(Dataset excerpts)
——
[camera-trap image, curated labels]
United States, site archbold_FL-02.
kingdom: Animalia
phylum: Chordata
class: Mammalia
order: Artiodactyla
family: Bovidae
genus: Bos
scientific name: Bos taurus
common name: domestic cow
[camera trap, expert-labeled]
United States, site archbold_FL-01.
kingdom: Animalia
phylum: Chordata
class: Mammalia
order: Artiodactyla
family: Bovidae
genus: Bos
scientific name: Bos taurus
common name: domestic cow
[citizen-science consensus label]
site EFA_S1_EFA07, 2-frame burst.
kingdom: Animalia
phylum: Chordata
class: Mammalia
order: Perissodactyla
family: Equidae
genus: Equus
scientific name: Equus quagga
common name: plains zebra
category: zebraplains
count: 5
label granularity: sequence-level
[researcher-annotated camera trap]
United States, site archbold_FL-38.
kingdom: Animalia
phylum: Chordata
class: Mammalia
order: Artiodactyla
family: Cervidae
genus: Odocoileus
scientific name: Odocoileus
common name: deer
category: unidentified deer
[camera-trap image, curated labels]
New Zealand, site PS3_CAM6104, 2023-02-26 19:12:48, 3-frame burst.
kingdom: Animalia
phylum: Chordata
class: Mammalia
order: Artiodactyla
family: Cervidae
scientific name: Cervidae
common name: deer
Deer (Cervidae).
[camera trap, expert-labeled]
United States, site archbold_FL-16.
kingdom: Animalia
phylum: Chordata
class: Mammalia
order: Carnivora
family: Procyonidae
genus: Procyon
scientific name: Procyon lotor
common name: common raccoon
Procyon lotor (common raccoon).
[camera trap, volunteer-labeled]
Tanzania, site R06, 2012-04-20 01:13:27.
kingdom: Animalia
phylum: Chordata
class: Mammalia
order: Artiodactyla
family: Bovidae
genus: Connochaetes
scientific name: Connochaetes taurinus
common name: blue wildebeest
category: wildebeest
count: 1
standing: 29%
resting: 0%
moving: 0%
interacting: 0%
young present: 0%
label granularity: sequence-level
——
* Exercise directions *
Scanning the data above, copy out every line where "site" is found.

* Solution for this task *
United States, site archbold_FL-02.
United States, site archbold_FL-01.
site EFA_S1_EFA07, 2-frame burst.
United States, site archbold_FL-38.
New Zealand, site PS3_CAM6104, 2023-02-26 19:12:48, 3-frame burst.
United States, site archbold_FL-16.
Tanzania, site R06, 2012-04-20 01:13:27.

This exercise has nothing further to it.